Por la cual cosa, muchas veces iba a Rústico y le decía:

-Padre mío, yo he venido aquí para servir a Dios, y no para estar ociosa; vamos a meter el diablo en el infierno.

Haciendo lo cual, decía alguna vez:

-Rústico, no sé por qué el diablo se escapa del infierno; que si estuviera allí de tan buena gana como el infierno lo recibe y lo tiene, no se saldría nunca.

Así, tan frecuentemente invitando la joven a Rústico y consolándolo al servicio de Dios, tanto le había quitado la lana del jubón que en tales ocasiones sentía frío en que otro hubiera sudado; y por ello comenzó a decir a la joven que al diablo no había que castigarlo y meterlo en el infierno más que cuando él, por soberbia, levantase la cabeza:

-Y nosotros, por la gracia de Dios, tanto lo hemos desganado, que ruega a Dios quedarse en paz.

Y así impuso algún silencio a la joven, la cual, después de que vio que Rústico no le pedía más meter el diablo en el infierno, le dijo un día:

-Rústico, si tu diablo está castigado y ya no te molesta, a mí mi infierno no me deja tranquila; por lo que bien harás si con tu diablo me ayudas a calmar la rabia de mi infierno, como yo con mi infierno te he ayudado a quitarle la soberbia a tu diablo.

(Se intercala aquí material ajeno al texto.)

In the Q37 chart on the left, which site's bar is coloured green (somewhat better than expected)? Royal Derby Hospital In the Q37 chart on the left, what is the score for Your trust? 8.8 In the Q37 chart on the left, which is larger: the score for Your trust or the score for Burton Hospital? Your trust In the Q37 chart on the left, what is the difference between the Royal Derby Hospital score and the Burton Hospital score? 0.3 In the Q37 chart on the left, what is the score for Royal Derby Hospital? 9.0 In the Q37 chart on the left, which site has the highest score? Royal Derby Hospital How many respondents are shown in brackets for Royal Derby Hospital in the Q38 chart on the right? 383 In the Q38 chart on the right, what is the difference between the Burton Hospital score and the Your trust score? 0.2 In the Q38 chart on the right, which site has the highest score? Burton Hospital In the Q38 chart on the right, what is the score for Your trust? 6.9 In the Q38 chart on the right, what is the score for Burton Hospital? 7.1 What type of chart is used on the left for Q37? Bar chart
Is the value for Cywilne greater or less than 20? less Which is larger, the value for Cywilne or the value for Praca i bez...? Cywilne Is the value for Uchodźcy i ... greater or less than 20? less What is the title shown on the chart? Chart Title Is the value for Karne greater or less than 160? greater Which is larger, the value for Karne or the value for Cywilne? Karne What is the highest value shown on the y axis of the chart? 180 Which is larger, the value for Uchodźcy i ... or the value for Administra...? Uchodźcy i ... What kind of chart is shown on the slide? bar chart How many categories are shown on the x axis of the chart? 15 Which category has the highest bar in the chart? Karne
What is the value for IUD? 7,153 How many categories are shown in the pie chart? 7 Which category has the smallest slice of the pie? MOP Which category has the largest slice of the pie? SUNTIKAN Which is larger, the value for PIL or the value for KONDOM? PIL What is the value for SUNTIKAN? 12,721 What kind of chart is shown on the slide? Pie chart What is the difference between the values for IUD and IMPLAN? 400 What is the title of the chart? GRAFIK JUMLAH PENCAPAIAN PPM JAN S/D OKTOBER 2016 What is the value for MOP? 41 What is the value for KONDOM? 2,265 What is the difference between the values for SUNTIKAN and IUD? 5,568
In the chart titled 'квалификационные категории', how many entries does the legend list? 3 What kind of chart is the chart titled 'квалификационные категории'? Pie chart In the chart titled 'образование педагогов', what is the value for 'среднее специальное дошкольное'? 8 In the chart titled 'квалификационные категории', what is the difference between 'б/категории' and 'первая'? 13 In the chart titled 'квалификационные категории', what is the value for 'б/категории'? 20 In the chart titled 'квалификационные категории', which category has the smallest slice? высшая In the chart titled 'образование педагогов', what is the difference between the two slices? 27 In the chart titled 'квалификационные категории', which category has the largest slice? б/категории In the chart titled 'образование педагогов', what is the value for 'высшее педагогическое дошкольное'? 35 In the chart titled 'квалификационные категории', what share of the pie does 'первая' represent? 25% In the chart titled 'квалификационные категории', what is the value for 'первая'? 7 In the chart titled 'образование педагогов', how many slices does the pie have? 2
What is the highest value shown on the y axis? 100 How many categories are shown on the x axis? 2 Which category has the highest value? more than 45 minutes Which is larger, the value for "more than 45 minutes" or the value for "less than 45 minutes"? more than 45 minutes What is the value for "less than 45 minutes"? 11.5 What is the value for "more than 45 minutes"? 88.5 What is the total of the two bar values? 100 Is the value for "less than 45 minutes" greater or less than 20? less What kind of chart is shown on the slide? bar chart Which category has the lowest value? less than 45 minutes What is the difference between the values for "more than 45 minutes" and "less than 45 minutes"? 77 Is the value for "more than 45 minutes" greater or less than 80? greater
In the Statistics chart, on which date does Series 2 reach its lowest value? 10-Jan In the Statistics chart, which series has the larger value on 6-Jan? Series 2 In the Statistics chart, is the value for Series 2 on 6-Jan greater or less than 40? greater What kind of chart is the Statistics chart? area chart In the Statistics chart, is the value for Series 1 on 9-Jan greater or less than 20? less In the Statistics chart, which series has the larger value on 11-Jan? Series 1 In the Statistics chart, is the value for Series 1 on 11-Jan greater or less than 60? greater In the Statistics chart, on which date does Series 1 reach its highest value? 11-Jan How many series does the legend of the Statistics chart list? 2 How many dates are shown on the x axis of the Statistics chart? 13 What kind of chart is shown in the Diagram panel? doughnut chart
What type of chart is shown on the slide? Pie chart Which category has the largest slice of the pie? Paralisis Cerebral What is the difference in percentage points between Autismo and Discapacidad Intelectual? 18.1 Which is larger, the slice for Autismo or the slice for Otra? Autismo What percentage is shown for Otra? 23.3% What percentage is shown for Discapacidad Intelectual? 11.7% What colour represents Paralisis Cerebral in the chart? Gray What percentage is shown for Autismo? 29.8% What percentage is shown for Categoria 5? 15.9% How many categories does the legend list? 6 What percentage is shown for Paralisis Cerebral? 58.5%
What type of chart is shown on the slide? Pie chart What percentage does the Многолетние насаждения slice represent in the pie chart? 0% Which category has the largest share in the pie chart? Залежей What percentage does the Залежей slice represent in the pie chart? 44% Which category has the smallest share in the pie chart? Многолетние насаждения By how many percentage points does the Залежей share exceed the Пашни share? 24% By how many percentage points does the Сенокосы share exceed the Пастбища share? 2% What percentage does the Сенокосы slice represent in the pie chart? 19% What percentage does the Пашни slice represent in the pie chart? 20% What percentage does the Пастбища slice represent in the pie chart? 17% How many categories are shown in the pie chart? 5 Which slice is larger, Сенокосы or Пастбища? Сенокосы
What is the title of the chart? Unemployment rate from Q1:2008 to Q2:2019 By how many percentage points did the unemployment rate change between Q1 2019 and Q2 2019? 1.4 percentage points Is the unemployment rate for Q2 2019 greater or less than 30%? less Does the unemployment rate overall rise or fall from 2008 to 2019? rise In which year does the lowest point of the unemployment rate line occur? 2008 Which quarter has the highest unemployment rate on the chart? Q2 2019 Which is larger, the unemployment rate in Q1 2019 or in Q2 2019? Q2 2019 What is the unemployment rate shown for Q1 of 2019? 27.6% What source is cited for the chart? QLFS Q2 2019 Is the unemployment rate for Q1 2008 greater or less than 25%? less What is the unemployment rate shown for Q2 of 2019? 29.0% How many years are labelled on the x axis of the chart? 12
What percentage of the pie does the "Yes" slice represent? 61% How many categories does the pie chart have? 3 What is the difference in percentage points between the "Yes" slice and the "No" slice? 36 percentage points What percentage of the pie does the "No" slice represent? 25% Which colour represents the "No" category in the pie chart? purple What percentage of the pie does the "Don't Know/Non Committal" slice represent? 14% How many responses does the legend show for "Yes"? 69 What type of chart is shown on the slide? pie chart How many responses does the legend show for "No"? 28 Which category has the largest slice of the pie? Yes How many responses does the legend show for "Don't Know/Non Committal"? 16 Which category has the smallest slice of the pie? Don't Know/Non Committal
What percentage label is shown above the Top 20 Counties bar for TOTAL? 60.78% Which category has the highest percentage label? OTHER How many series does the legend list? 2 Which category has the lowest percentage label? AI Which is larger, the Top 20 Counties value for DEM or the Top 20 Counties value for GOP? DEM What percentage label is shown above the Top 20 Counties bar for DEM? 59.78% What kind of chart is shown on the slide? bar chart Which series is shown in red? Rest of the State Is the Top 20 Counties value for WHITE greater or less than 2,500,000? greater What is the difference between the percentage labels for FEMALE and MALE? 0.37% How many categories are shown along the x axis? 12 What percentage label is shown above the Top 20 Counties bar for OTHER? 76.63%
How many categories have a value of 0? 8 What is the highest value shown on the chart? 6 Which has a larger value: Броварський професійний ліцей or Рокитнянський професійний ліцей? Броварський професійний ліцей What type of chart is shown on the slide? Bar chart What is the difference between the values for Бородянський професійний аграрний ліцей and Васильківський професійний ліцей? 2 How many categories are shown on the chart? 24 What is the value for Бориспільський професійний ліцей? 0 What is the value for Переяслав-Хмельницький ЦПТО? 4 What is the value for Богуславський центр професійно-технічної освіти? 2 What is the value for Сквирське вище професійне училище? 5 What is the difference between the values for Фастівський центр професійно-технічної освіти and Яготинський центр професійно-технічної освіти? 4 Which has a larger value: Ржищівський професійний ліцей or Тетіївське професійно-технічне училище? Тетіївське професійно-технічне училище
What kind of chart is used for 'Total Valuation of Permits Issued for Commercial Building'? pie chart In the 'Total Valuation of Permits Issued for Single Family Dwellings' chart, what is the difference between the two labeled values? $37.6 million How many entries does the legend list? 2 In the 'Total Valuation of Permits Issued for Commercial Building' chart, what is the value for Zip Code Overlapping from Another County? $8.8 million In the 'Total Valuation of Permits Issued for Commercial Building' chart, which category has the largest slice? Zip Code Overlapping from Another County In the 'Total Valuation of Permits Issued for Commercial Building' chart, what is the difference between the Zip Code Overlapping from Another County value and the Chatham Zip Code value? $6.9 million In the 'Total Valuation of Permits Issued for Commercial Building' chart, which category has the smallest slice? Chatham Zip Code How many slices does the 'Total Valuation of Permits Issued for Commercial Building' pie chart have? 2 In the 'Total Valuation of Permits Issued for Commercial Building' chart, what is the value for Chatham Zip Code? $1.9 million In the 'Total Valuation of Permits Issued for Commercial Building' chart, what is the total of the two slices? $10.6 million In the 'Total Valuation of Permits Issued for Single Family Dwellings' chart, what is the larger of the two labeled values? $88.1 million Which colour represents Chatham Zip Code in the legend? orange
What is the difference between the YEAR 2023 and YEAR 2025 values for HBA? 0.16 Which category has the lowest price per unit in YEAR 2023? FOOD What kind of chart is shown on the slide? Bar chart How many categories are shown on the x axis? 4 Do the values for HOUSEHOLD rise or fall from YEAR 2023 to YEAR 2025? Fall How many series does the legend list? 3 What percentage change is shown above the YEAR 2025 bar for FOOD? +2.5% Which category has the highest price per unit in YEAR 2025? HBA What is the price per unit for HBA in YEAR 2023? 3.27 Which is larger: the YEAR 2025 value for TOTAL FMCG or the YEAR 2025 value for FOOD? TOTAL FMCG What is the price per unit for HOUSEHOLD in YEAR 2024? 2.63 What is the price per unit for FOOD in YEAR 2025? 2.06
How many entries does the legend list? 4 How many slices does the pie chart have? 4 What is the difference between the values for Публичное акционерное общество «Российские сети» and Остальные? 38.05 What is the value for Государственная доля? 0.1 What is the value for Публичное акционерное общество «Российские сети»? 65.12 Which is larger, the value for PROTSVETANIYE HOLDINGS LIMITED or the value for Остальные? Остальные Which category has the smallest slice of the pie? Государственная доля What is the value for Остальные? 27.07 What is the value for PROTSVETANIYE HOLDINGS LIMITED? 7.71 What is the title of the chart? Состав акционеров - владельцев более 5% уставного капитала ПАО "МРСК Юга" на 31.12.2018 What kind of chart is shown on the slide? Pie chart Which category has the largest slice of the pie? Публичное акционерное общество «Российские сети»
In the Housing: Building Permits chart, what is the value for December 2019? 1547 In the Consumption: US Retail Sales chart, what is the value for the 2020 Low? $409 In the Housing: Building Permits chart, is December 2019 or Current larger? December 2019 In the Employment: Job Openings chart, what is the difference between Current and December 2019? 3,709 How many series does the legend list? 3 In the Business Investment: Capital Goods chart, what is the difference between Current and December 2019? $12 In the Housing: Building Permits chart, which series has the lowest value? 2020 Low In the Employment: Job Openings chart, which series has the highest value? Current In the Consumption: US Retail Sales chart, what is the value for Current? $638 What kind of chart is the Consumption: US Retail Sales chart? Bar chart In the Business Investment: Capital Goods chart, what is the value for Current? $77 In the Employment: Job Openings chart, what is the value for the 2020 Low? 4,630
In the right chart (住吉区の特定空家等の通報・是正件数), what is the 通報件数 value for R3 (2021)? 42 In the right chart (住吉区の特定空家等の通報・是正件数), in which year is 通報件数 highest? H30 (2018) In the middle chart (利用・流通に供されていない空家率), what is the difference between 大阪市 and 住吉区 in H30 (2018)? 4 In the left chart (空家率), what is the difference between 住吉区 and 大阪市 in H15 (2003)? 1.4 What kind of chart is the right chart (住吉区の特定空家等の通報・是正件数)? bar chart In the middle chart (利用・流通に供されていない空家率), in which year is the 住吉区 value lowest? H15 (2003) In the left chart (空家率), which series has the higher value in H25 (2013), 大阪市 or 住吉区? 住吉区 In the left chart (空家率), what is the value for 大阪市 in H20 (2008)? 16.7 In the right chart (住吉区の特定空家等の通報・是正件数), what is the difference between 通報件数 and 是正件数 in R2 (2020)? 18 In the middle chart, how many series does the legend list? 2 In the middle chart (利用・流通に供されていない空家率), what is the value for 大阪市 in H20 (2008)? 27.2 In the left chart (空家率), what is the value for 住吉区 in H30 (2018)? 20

Rústico, que de raíces de hierbas y agua vivía, mal podía responder a los envites; y le dijo que muchos diablos querrían poder tranquilizar al infierno, pero que él haría lo que pudiese; y así alguna vez la satisfacía, pero era tan raramente que no era sino arrojar un haba en la boca de un león; de lo que la joven, no pareciéndole servir a Dios cuanto quería, mucho rezongaba. Pero mientras que entre el diablo de Rústico y el infierno de Alibech había, por el demasiado deseo y por el menor poder, esta cuestión, sucedió que hubo un fuego en Cafsa en el que en la propia casa ardió el padre de Alibech con cuantos hijos y demás familia tenía; por la cual cosa Alibech de todos sus bienes quedó heredera. Por lo que un joven llamado Neerbale, habiendo en magnificencias gastado todos sus haberes, oyendo que esta estaba viva, poniéndose a buscarla y encontrándola antes de que el fisco se apropiase de los bienes que habían sido del padre, como de hombre muerto sin herederos, con gran placer de Rústico y contra la voluntad de ella, la volvió a llevar a Cafsa y la tomó por mujer, y con ella de su gran patrimonio fue heredero. Pero preguntándole las mujeres que en qué servía a Dios en el desierto, no habiéndose todavía Neerbale acostado con ella, repuso que le servía metiendo al diablo en el infierno y que Neerbale había cometido un gran pecado con haberla arrancado a tal servicio. Las mujeres preguntaron:

-¿Cómo se mete al diablo en el infierno?

La joven, entre palabras y gestos, se los mostró; de lo que tanto se rieron que todavía se ríen, y dijeron:

-No estés triste, hija, no, que eso también se hace bien aquí, Neerbale bien servirá contigo a Dios Nuestro Señor en eso.


Luego, diciéndoselo una a otra por toda la ciudad, hicieron famoso el dicho de que el más agradable servicio que a Dios pudiera hacerse era meter al diablo en el infierno; el cual dicho, pasado a este lado del mar, todavía se oye. Y por ello vosotras, jóvenes damas, que necesitáis la gracia de Dios, aprended a meter al diablo en el infierno, porque ello es cosa muy grata a Dios y agradable para las partes, y mucho bien puede nacer de ello y seguirse.